Marszałek powiedział w wyemitowanym w telewizjach wystąpieniu, że "ostatnie dwa tygodnie obfitowały w budzące niepokój wydarzenia". "Byliśmy świadkami serii pożarów w całym kraju. Jeden z prominentnych polskich sędziów okazał się rosyjskim szpiegiem" - zaznaczył. Jak dodał - nawiązując do środowego zamachu na życie premiera Słowacji Roberta Fico - także "po raz pierwszy od uzyskania wolności od Sowietów w naszej części Europy doszło do zamachu na demokratycznie wybranego szefa rządu".
Te wydarzenia mogą budzić lęk. Rozumiem to. Dlatego musimy sobie powiedzieć to jasno: czasy, w których żyjemy wymagają od każdego z nas wielkiej odpowiedzialności - podkreślił Hołownia.
Szymon Hołownia o "smutnej lekcji"
Jednocześnie marszałek Sejmu zaapelował, aby dotarła do nas z całą mocą "smutna lekcja dawana nam dziś przez braci Słowaków". "Podział na dwie Polski walczące z sobą na śmierć i życie, polaryzacja, eskalacja agresji, na krótką metę może i służą tej czy innej partii, ale w długim terminie wykrwawiają nasz kraj, zamiast budować jego siłę. Odbierają nam naszą największą broń: spoistość, umiejętność zjednoczenia w chwilach próby" - powiedział Hołownia.

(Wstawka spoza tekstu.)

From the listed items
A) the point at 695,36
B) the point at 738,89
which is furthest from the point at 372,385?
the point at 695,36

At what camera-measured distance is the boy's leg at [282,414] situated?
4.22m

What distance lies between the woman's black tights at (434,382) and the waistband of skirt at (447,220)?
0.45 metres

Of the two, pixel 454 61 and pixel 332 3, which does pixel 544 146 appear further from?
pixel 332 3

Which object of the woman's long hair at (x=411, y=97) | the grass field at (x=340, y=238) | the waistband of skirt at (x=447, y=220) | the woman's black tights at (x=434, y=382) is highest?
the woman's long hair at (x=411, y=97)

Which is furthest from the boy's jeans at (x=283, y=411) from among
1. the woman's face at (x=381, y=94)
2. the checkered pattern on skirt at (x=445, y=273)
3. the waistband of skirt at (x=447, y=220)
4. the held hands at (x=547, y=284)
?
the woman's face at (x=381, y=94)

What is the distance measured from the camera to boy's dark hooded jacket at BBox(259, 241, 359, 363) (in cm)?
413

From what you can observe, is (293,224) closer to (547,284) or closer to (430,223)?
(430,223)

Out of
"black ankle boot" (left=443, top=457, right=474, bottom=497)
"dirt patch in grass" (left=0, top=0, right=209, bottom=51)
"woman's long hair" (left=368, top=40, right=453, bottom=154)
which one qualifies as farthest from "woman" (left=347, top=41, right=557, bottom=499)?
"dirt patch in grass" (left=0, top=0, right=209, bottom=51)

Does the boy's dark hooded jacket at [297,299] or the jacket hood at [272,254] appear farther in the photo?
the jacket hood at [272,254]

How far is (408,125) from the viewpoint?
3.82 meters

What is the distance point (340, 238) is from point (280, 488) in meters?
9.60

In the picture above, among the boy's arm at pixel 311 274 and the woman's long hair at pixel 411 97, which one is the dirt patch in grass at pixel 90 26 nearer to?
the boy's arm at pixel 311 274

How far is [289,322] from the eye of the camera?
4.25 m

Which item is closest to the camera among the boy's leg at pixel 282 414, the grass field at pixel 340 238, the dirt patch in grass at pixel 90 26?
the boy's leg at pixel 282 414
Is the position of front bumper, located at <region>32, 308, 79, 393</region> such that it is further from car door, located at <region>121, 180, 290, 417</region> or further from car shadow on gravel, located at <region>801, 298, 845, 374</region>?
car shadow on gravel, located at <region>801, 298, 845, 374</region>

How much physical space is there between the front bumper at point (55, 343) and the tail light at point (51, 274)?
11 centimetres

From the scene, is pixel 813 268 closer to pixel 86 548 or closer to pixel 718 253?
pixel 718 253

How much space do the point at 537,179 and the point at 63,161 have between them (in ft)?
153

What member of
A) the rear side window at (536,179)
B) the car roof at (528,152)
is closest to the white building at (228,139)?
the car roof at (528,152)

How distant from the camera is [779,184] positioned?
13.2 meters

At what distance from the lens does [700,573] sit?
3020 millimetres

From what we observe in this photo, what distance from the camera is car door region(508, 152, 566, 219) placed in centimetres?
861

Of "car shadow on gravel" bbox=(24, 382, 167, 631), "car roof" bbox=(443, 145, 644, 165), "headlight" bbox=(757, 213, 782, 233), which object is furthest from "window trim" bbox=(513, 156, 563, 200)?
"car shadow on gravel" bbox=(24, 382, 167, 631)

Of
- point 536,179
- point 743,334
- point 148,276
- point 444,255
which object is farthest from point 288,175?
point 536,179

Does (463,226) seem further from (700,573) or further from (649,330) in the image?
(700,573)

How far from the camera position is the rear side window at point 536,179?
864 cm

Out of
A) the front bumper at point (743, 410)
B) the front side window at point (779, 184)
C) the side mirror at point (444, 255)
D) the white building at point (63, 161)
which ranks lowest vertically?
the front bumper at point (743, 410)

Skutki polaryzacji są po prostu tragiczne. Polaryzacja rodzi radykalizm. Radykalizm rodzi chaos. Chaos osłabia nas względem zewnętrznych wrogów - mówił marszałek. Dlatego - jak zaznaczył - "ostudzenie dziś, teraz, natychmiast, temperatury sporu to kwestia wagi państwowej; to sprawa naszego bezpieczeństwa".